Ronny Mauricio, a shortstop who has dabbled at third base...

Ronny Mauricio, a shortstop who has dabbled at third base and second base, will play all over the infield in the Dominican Winter League in the coming months, David Stearns said. Credit: Jim McIsaac

SCOTTSDALE, Ariz. — The hot corner may well be the hottest competition of spring training for the Mets. 

With uncertainty at third base for 2024, president of baseball operations David Stearns said the Mets will consider external options at that spot — because that is “the responsible thing to do” — but remain curious about their young players, including Brett Baty and Ronny Mauricio. 

Mauricio, a shortstop who has dabbled at third base and second base, will play all over the infield in the Dominican Winter League in the coming months, Stearns said. 

That will be important continued exposure for Mauricio in the context of the Mets’ defensive deficiencies at third last season. 

“One of the ways you find or we find out about a player is giving them a chance. And giving them chances,” Stearns said. “So we have multiple young players who have had various levels of success in the minor leagues and who are really talented kids. And at some point they are going to get chances at the major-league level. 

“Not all of them can probably get a chance on day one. That’s pretty tough to do. But we have to construct a roster — and we will construct a roster — that provides enough flexibility so that our young talented players do get a chance over the course of the year.” 

There was skepticism among previous Mets decision-makers that any of the organization’s youngsters would be viable major-leaguers at third base, at least in part because of their fielding abilities.

Stearns offered a vote of confidence for Baty and Mauricio specifically but acknowledged they will have to improve to be an everyday option there.

■ **Data supplied**:
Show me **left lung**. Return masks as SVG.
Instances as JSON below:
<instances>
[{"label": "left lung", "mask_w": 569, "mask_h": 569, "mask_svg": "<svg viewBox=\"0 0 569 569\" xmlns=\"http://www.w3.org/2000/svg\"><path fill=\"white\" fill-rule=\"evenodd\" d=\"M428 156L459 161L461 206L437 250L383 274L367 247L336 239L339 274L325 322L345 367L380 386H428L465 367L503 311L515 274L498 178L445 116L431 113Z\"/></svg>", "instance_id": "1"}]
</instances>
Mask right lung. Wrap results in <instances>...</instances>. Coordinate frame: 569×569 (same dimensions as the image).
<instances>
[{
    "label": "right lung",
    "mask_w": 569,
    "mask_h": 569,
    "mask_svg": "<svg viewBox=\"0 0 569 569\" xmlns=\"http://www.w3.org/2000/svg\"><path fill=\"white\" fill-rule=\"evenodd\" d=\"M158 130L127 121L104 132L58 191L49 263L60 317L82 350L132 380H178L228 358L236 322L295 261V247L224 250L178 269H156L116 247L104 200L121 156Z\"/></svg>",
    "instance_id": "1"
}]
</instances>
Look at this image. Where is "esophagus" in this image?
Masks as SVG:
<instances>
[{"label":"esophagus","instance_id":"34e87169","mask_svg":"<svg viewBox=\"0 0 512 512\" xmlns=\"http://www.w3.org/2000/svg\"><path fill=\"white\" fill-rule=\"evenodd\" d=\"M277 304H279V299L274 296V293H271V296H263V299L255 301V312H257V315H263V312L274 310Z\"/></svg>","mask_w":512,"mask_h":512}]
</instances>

■ **Challenges**:
1 - In the article above on the Mets' third-base situation, reproduce word for word the passage that begins with the words containing "Ronny Mauricio, a shortstop who has dabbled at third base..." and ends with "months, Stearns said.".
2 - Answer the following questions using the article above on the Mets' third-base situation.
(a) What title does David Stearns hold with the Mets?
(b) In which league will Ronny Mauricio play all over the infield in the coming months?
(c) Which two young players did Stearns single out with a vote of confidence?

■ **Answer set**:
1 -
Ronny Mauricio, a shortstop who has dabbled at third base...

Ronny Mauricio, a shortstop who has dabbled at third base and second base, will play all over the infield in the Dominican Winter League in the coming months, David Stearns said. Credit: Jim McIsaac

SCOTTSDALE, Ariz. — The hot corner may well be the hottest competition of spring training for the Mets. 

With uncertainty at third base for 2024, president of baseball operations David Stearns said the Mets will consider external options at that spot — because that is “the responsible thing to do” — but remain curious about their young players, including Brett Baty and Ronny Mauricio. 

Mauricio, a shortstop who has dabbled at third base and second base, will play all over the infield in the Dominican Winter League in the coming months, Stearns said.

2 -
(a) President of baseball operations.
(b) The Dominican Winter League.
(c) Brett Baty and Ronny Mauricio.